Task objective — Please pick out each line of the records below that contains the string "JSON" and copy those lines in order.
begin Data to process
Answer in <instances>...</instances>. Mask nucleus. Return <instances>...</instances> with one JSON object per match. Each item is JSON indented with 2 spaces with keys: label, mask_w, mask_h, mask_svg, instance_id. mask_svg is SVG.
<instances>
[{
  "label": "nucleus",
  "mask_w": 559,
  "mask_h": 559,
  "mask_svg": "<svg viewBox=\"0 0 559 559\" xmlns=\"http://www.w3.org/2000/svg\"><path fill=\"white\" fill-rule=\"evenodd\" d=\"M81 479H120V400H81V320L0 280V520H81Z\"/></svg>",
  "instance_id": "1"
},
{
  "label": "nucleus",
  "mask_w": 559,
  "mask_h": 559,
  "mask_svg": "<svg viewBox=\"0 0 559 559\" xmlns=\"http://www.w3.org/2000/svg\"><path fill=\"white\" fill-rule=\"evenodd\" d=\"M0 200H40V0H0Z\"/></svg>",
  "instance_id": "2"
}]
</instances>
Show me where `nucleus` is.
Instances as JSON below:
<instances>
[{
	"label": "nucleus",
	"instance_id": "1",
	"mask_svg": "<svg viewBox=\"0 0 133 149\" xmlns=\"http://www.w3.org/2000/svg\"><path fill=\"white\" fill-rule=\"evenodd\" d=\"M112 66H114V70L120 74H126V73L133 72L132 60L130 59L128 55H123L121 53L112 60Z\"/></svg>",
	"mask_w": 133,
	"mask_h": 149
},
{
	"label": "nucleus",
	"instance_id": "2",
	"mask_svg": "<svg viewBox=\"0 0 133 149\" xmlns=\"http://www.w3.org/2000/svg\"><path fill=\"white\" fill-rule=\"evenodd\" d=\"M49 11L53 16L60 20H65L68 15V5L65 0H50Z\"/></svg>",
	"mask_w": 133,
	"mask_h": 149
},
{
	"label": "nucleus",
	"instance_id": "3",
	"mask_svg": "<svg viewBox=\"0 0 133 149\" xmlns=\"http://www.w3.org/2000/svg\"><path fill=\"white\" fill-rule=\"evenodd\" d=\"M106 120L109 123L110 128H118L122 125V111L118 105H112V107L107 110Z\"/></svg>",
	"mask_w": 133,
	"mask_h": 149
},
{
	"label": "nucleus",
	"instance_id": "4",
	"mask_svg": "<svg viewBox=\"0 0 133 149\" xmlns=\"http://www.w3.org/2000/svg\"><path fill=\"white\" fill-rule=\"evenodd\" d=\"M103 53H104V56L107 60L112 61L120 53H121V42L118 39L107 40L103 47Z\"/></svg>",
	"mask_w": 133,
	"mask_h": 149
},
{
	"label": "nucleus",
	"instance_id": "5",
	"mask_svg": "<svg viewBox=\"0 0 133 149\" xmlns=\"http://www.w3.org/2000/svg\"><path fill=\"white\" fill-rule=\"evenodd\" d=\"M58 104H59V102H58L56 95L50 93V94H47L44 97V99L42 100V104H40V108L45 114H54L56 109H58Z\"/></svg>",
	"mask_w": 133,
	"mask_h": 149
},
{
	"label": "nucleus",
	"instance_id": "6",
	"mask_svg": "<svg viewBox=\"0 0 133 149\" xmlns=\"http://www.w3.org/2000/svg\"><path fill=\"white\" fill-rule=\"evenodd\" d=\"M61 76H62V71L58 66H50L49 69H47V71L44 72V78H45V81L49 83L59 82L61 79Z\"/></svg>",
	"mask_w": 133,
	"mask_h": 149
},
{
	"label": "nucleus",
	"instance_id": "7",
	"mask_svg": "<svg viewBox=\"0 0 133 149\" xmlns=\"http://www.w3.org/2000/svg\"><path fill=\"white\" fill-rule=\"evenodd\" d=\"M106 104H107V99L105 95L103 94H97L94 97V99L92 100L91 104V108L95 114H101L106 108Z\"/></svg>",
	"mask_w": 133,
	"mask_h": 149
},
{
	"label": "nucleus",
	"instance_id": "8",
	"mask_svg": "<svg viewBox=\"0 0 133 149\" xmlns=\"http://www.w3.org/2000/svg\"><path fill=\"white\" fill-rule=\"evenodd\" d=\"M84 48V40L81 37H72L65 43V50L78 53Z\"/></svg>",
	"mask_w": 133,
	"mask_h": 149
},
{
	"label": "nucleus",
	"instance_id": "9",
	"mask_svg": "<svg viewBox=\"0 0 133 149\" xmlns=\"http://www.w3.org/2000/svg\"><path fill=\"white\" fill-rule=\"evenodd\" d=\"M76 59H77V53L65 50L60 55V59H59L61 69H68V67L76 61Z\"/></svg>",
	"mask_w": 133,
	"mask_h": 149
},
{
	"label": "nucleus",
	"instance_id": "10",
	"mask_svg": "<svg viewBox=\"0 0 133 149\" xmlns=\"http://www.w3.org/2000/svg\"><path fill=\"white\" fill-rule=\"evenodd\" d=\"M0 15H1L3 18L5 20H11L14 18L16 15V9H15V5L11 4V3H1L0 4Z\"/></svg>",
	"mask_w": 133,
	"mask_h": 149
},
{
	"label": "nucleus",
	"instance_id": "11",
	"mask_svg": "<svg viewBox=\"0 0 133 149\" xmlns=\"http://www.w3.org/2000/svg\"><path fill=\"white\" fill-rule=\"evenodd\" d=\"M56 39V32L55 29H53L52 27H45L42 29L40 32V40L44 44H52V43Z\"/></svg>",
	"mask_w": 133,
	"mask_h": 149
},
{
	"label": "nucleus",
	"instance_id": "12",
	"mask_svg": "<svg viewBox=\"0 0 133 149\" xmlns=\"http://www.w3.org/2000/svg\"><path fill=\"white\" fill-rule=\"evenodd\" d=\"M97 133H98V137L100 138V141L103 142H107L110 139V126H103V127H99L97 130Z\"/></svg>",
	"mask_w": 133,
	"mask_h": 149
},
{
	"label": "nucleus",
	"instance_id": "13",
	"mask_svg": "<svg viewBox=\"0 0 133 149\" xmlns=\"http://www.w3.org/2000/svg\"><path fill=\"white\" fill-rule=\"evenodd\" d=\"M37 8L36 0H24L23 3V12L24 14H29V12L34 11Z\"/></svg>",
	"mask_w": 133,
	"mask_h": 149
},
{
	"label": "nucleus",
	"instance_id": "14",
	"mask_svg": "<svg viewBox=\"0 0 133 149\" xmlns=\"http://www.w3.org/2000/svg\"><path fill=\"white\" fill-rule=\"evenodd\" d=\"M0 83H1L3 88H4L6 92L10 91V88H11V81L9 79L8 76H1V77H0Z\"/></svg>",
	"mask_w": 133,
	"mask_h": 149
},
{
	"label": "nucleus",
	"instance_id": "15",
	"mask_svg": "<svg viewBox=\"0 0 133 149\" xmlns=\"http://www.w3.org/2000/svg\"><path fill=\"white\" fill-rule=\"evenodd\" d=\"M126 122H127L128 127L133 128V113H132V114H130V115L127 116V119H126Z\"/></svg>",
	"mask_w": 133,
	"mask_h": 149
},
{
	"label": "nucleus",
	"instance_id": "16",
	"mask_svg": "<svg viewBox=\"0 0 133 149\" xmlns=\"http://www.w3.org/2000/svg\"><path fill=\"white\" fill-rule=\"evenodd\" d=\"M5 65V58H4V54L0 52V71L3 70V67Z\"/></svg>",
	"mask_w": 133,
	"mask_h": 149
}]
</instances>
end Data to process
The result —
Answer in <instances>...</instances>. Mask nucleus. Return <instances>...</instances> with one JSON object per match. Each item is JSON indented with 2 spaces with keys: label, mask_w, mask_h, mask_svg, instance_id. mask_svg is SVG.
Instances as JSON below:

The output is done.